Task goal => Pick out every item that contains the word "Rates" and copy each one in full. Case counts.

Provided records =>
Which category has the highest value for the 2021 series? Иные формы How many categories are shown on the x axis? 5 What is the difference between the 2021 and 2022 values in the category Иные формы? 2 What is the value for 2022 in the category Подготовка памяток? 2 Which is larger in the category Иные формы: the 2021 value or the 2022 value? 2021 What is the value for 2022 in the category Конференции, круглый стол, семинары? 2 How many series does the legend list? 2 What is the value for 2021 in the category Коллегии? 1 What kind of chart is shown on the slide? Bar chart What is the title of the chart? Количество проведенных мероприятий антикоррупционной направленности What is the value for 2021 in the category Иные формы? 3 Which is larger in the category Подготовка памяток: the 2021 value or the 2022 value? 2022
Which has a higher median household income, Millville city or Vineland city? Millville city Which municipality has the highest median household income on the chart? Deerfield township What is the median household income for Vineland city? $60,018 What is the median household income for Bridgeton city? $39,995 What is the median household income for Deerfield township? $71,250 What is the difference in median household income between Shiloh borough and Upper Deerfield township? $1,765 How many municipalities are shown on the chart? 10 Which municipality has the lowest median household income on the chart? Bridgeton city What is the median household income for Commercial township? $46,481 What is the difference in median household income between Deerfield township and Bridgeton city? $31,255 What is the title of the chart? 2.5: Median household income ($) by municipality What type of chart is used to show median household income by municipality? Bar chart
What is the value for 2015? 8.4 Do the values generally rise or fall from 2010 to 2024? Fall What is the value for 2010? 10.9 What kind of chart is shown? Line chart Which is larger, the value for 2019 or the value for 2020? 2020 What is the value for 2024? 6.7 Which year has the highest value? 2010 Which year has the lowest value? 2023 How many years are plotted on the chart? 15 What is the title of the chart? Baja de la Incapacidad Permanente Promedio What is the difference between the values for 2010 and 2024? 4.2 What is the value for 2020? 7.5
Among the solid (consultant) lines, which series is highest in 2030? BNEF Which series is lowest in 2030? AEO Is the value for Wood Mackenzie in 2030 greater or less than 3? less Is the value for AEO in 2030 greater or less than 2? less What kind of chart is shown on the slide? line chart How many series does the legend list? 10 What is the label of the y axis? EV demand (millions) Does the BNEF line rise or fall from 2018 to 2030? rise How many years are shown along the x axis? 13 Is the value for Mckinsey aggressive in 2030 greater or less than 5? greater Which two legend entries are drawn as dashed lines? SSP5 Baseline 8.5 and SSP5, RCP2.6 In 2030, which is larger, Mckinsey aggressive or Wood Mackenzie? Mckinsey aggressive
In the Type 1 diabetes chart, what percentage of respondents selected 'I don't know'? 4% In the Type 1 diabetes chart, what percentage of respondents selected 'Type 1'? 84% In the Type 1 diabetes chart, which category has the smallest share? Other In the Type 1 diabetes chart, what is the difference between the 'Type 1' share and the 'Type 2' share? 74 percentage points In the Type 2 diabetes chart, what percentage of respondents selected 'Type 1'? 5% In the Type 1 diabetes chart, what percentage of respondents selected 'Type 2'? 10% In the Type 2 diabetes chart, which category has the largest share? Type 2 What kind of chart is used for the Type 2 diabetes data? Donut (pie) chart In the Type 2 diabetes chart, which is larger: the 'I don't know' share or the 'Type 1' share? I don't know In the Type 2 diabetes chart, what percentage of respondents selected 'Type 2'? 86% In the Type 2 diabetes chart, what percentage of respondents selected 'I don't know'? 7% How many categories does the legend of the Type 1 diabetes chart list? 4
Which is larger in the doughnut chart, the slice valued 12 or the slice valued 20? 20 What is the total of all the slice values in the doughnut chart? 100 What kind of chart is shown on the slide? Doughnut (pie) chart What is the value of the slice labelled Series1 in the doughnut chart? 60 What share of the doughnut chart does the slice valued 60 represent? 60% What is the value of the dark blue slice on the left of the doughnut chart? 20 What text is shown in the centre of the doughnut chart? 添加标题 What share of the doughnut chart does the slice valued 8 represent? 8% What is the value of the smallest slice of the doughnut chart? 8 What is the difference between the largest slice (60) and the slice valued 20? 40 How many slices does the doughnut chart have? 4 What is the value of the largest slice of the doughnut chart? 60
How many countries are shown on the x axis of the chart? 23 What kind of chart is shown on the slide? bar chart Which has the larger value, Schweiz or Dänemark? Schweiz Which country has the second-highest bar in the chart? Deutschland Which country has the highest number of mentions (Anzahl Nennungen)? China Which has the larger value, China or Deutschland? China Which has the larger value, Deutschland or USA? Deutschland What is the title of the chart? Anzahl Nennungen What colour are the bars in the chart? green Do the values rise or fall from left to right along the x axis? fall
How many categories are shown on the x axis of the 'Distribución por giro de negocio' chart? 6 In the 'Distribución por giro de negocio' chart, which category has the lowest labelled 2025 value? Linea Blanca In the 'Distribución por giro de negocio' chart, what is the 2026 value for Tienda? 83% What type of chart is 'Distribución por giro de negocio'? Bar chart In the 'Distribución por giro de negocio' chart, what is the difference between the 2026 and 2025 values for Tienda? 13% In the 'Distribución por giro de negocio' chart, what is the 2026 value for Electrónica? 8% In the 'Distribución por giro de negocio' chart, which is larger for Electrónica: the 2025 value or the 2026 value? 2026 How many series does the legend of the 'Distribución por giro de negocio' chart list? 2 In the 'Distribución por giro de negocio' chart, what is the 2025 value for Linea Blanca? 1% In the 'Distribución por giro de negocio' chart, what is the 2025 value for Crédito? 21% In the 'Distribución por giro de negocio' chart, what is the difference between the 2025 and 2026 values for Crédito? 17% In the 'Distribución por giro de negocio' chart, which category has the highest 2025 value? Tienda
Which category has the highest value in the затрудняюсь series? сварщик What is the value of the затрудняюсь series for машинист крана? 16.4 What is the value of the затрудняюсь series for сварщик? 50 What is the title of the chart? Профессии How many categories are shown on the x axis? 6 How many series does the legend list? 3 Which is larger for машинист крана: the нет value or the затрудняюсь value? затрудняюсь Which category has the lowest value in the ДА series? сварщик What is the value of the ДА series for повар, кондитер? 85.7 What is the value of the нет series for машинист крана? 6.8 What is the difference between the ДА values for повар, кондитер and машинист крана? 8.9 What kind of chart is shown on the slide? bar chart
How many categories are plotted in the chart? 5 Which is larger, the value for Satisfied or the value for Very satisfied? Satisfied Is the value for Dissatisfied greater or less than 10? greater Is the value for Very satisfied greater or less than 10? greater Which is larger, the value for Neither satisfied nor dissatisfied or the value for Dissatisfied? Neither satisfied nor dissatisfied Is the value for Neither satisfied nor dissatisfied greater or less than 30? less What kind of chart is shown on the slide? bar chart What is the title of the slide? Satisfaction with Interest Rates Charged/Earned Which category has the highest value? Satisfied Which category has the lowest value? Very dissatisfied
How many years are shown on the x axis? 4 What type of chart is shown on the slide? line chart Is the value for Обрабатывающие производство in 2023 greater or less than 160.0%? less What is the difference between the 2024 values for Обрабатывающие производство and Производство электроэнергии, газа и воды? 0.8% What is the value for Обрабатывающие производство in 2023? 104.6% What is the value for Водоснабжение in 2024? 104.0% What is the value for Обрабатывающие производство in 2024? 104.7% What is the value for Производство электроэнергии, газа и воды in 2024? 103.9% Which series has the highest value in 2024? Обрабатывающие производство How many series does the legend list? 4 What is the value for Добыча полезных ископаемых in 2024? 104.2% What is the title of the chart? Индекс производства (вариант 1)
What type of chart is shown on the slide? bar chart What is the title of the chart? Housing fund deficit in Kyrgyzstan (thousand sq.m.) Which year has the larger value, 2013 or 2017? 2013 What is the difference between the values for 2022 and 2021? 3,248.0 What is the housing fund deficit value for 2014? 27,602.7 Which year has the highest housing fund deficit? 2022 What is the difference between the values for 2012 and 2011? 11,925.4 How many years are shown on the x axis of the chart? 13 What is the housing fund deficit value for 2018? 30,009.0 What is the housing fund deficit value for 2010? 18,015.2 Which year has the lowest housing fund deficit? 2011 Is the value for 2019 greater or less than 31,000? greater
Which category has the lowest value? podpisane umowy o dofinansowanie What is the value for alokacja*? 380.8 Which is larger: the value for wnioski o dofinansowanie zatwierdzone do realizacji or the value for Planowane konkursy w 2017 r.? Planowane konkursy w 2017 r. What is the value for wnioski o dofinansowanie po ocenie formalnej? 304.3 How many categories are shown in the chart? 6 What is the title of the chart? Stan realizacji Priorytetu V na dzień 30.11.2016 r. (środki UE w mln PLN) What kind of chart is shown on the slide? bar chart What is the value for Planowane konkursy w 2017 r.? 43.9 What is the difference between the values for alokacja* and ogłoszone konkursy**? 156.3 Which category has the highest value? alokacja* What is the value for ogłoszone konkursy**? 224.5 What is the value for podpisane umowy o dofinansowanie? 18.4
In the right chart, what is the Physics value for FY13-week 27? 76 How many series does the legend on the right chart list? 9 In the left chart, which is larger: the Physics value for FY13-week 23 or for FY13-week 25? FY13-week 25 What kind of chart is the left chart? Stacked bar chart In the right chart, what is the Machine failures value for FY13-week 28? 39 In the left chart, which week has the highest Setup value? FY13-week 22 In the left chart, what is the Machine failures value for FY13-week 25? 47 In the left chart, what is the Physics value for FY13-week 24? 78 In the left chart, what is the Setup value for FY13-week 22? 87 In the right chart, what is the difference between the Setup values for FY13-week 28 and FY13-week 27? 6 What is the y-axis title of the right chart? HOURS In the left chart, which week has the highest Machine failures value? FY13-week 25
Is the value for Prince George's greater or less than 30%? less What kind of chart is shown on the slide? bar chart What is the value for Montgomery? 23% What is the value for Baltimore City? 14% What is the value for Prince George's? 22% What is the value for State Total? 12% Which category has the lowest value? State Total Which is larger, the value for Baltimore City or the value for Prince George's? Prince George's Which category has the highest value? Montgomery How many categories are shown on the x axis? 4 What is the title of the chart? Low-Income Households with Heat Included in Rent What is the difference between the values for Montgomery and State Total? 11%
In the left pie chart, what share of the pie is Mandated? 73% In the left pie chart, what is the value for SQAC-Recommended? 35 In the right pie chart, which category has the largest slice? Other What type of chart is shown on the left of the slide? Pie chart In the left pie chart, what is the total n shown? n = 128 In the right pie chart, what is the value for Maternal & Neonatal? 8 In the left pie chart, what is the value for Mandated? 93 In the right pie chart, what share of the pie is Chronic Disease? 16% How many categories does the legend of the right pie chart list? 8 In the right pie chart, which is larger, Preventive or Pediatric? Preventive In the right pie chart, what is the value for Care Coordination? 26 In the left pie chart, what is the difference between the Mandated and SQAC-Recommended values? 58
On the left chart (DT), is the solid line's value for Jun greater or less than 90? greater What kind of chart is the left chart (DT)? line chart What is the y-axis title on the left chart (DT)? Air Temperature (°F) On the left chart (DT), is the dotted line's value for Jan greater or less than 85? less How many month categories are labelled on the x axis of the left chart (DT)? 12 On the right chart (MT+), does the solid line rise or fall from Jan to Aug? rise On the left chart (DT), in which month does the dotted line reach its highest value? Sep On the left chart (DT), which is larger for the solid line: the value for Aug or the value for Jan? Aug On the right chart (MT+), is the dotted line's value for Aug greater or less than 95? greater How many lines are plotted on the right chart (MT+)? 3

Written response =>
How many categories are plotted in the chart? 5 Which is larger, the value for Satisfied or the value for Very satisfied? Satisfied Is the value for Dissatisfied greater or less than 10? greater Is the value for Very satisfied greater or less than 10? greater Which is larger, the value for Neither satisfied nor dissatisfied or the value for Dissatisfied? Neither satisfied nor dissatisfied Is the value for Neither satisfied nor dissatisfied greater or less than 30? less What kind of chart is shown on the slide? bar chart What is the title of the slide? Satisfaction with Interest Rates Charged/Earned Which category has the highest value? Satisfied Which category has the lowest value? Very dissatisfied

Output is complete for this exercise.